Wow.... it's like a Pokemon cartoon, isn't it?
All these challenges, layed out before you the weight of a lifetime attached.
Honestly...... it would be hard to write fiction like this and here you are living it.
I'm so sorry this is happening to you, Lupita.
What are the odds that you'd end up dependant on the GFM at a time she wants you to lobby for something that you consider detrimental to your son?
I think you already know she's not your friend..... she's manipulative and scary scary scary in that I truly do believe she'd punish you to the best of her ability if you don't come around to her way of thinking..... and being thankful.
Having said all that...... this is the improbable hand you've been dealt.
I'm wondering if you can continue to have chats with your son about the plans he's layed out for his future and lightly speak of his plans to engage this young woman.... never mentioning a time line?
Now I'm wondering if anyone can dance
successfully with the devil...... I'm not sure it can be done but...... I'll finish my train of thought.
You can speak lightly about the future engagement, sans timeline, with everyone bc your son has already stated that was his intention.
You hope that he continues with school and career and the plans he layed out. GF will probably self destruct herself bc he's not jumping through her hoops.
GFM..... thinkingyou're NOT OPPOSED to the union, may continue to help and not sink you.

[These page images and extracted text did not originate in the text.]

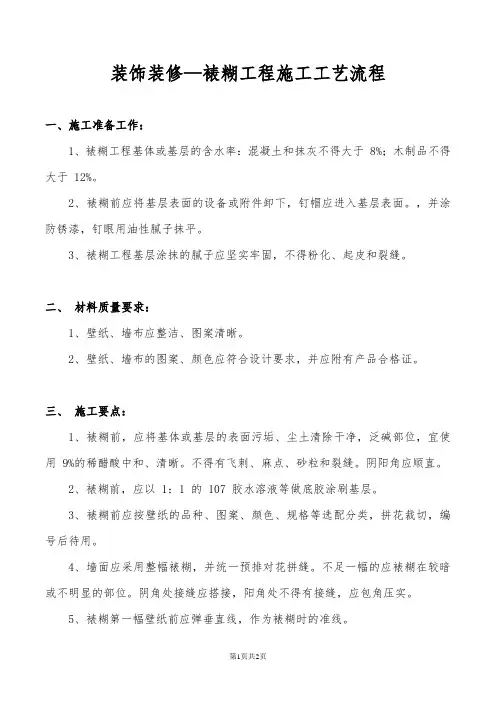 装饰装修—裱糊工程施工工艺流程

一、施工准备工作：

1、裱糊工程基体或基层的含水率：混凝土和抹灰不得大于 8%；木制品不得大于 12%。

2、裱糊前应将基层表面的设备或附件卸下，钉帽应进入基层表面。，并涂防锈漆，钉眼用油性腻子抹平。

3、裱糊工程基层涂抹的腻子应坚实牢固，不得粉化、起皮和裂缝。

二、 材料质量要求：

1、壁纸、墙布应整洁、图案清晰。

2、壁纸、墙布的图案、颜色应符合设计要求，并应附有产品合格证。

三、 施工要点：

1、裱糊前，应将基体或基层的表面污垢、尘土清除干净，泛碱部位，宜使用 9%的稀醋酸中和、清晰。不得有飞刺、麻点、砂粒和裂缝。阴阳角应顺直。

2、裱糊前，应以 1：1 的 107 胶水溶液等做底胶涂刷基层。

3、裱糊前应按壁纸的品种、图案、颜色、规格等选配分类，拼花裁切，编号后待用。

4、墙面应采用整幅裱糊，并统一预排对花拼缝。不足一幅的应裱糊在较暗或不明显的部位。阴角处接缝应搭接，阳角处不得有接缝，应包角压实。

5、裱糊第一幅壁纸前应弹垂直线，作为裱糊时的准线。

第1页共2页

That's the hope right?
If, however, you absolutely know she's going to require you start marching around demanding your son stop messing around and ask this girl to marry him..... join in girly wedding dress selection/lunch dates and viewing of swan covered Pagoda sights just perfect for a Spring Wedding......

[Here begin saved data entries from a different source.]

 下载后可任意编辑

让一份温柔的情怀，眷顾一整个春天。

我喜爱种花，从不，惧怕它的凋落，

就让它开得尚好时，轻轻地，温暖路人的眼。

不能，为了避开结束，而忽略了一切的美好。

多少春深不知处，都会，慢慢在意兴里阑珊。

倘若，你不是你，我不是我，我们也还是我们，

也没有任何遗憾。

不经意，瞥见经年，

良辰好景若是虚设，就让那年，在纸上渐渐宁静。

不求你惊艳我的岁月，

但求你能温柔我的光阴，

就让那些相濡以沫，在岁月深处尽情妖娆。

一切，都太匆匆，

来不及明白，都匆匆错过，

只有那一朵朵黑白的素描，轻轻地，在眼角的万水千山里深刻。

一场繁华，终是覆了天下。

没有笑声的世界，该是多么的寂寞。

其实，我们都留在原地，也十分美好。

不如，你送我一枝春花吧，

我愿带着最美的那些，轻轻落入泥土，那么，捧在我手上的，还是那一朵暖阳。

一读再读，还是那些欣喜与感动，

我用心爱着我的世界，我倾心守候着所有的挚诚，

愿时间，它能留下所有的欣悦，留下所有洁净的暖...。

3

IIIIII just don't see this going too well for ya.
You're such a nice person, Lupita.
Hard worker.
Overcomer.
Teacher of children and student of self and life.
This is a very odd situation and not everyone's life is this difficult or fraught with difficulty.

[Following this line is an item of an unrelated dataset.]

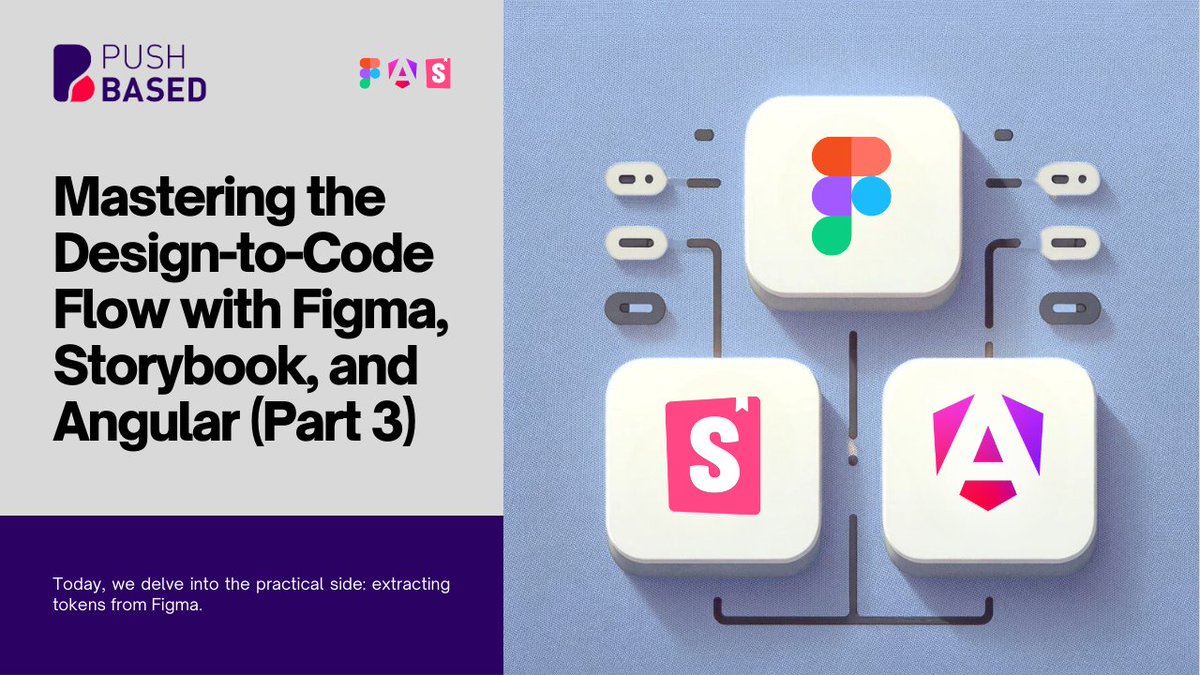 PUSH BASED

Mastering the Design-to-Code Flow with Figma, Storybook, and Angular (Part 3)

Today, we delve into the practical side: extracting tokens from Figma.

I would suggest browsing through some books on becoming more assertive, next time you're sipping coffee at the book store.
You need to be able to fence verbally with this woman so that you're not disagreeing but she doesn't realize you aren't agreeing, either.
What you say to your son, in private, will still be about respecting his plans and right to make his own decision....hoping he can stick to his guns.
Frankly, the carrot GFM dangles before you makes my mouth water for ya.

You don't want to be jerked around and manipulated, which is clearly her intent but..... it would be nice to realize your dream..... and you're worthy, Lupita.
I REALLY WANT YOU TO GET YOUR DREAM!